When I bought this camera it was a canon referb, It seemed to be a good deal at the time. with close to 200k pictures not sure how many prior I think I did pretty well. Hope I didnt kill the shutter. Now that I think about it I seems to recall that the LCD on top seemed a little faint 2 weeks ago. so maybe something else internal.
I shipped it off Monday afternoon and it has arrived at the VA repair center. Now to wait and see what they say. Maybe they will cut me a deal? I got the CPS gold plan. Only Major event I have planned is a Bald Eagle trip in August. I could rent a body if needed or still use the 70D and or 60D.


----------



## BeenThere (Jun 19, 2018)

You have reached the advertised shutter life so that’s a good bet. If something else, then shutter will still fail soon, so keep that in mind when deciding on repair. If you have to have it now, just get another refurb.


----------



## ronaldbyram (Jun 20, 2018)

I got the estimate for repair.. The PCB Ass'Y main W/LI BATT needs to be replaced.Estimate is $380.61.

A NEW Referb is 1200 ish if available. I found a used one at B&H for 1k. 

Anyway I will keep the shutter in mind.. But I told them to go ahead and repair.
I know that could go towards a New Body, but my current funds are tight.. so hope it will last until the Mark 3?


----------



## Mt Spokane Photography (Jun 20, 2018)

ronaldbyram said:


> I got the estimate for repair.. The PCB Ass'Y main W/LI BATT needs to be replaced.Estimate is $380.61.
> 
> A NEW Referb is 1200 ish if available. I found a used one at B&H for 1k.
> 
> ...


That's probably the right decision. If a shutter lasts to 200k, the odds are that its not going to fail before hitting a million. The longer a shutter lasts, the lower its odds of failing. That's because most shutter failures happen when a camera is young, after that, there are fewer failures.


----------



## ronaldbyram (Jun 26, 2018)

Got the Camera back on monday and all is right with the world. except I have to go back in and apply my changes.
Also have to reapply my back focus settings. 

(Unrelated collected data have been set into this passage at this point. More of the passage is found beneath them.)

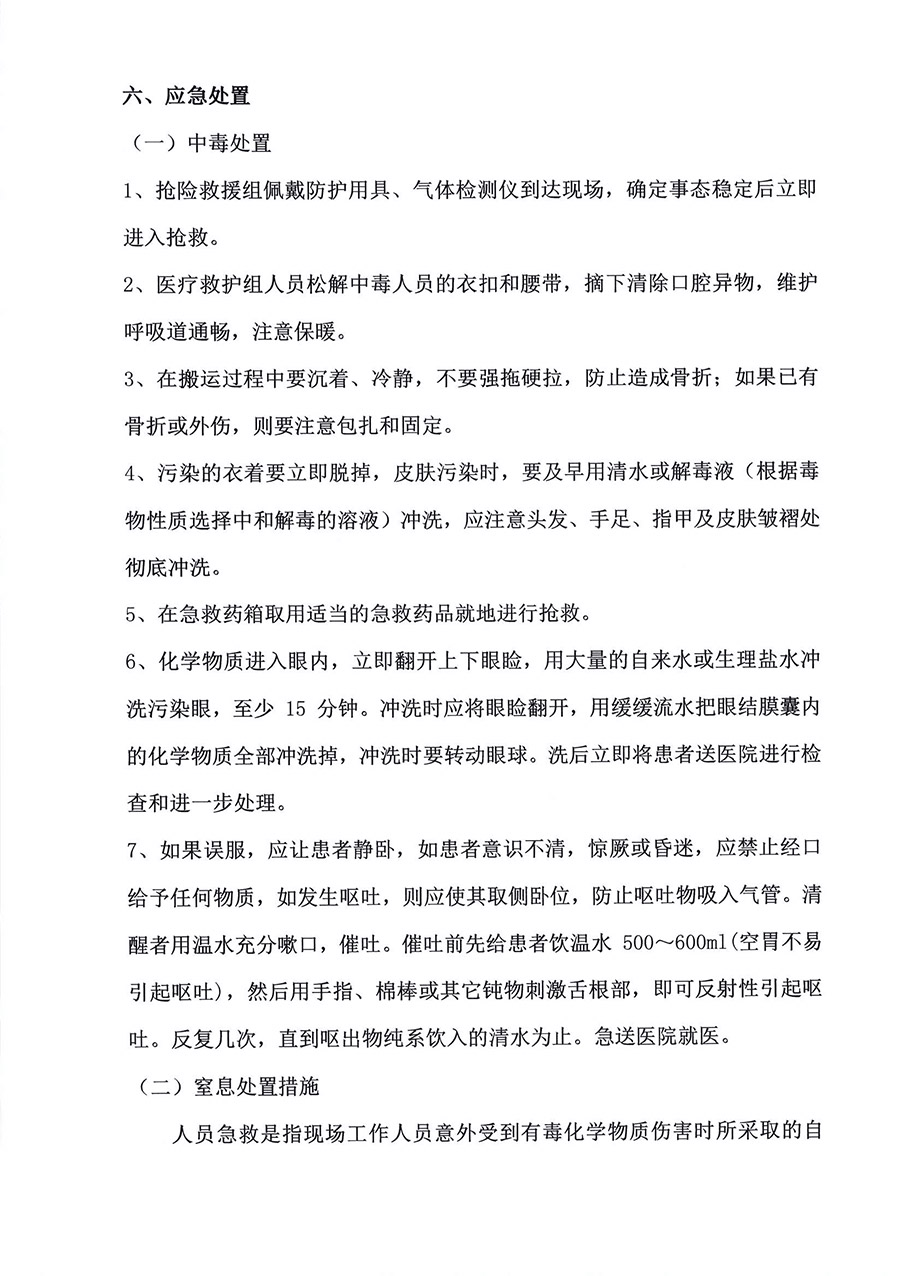 六、应急处置

（一）中毒处置

1、抢险救援组佩戴防护用具、气体检测仪到达现场，确定事态稳定后立即进入抢救。

2、医疗救护组人员松解中毒人员的衣扣和腰带，摘下清除口腔异物，维护呼吸道通畅，注意保暖。

3、在搬运过程中要沉着、冷静，不要强拖硬拉，防止造成骨折；如果已有骨折或外伤，则要注意包扎和固定。

4、污染的衣着要立即脱掉，皮肤污染时，要及早用清水或解毒液（根据毒物性质选择中和解毒的溶液）冲洗，应注意头发、手足、指甲及皮肤皱褶处彻底冲洗。

5、在急救药箱取用适当的急救药品就地进行抢救。

6、化学物质进入眼内，立即翻开上下眼睑，用大量的自来水或生理盐水冲洗污染眼，至少 15 分钟。冲洗时应将眼睑翻开，用缓缓流水把眼结膜囊内的化学物质全部冲洗掉，冲洗时要转动眼球。洗后立即将患者送医院进行检查和进一步处理。

7、如果误服，应让患者静卧，如患者意识不清，惊厥或昏迷，应禁止经口给予任何物质，如发生呕吐，则应使其取侧卧位，防止呕吐物吸入气管。清醒者用温水充分嗽口，催吐。催吐前先给患者饮温水 500～600ml(空胃不易引起呕吐)，然后用手指、棉棒或其它钝物刺激舌根部，即可反射性引起呕吐。反复几次，直到呕出物纯系饮入的清水为止。急送医院就医。

（二）窒息处置措施

人员急救是指现场工作人员意外受到有毒化学物质伤害时所采取的自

No reported charge for the shutter assembly


----------



## BeenThere (Jun 26, 2018)

Mt Spokane Photography said:


> ronaldbyram said:
> 
> 
> > I got the estimate for repair.. The PCB Ass'Y main W/LI BATT needs to be replaced.Estimate is $380.61.
> ...


Maybe, maybe not. Look at this

http://www.canonrumors.com/canon-eos-7d-mark-ii-shutter-torture-test/


----------



## Hector1970 (Jun 26, 2018)

I’d say cameras are likely to fail early or later.
Once you go beyond a shutter count of 150000 every photo you take is a photo closer to shutter failure.
It’s certainly not less likely.
The longer a shutter lasts the higher the lens likelihood it would fail.


BeenThere said:


> Mt Spokane Photography said:
> 
> 
> > ronaldbyram said:
> ...


----------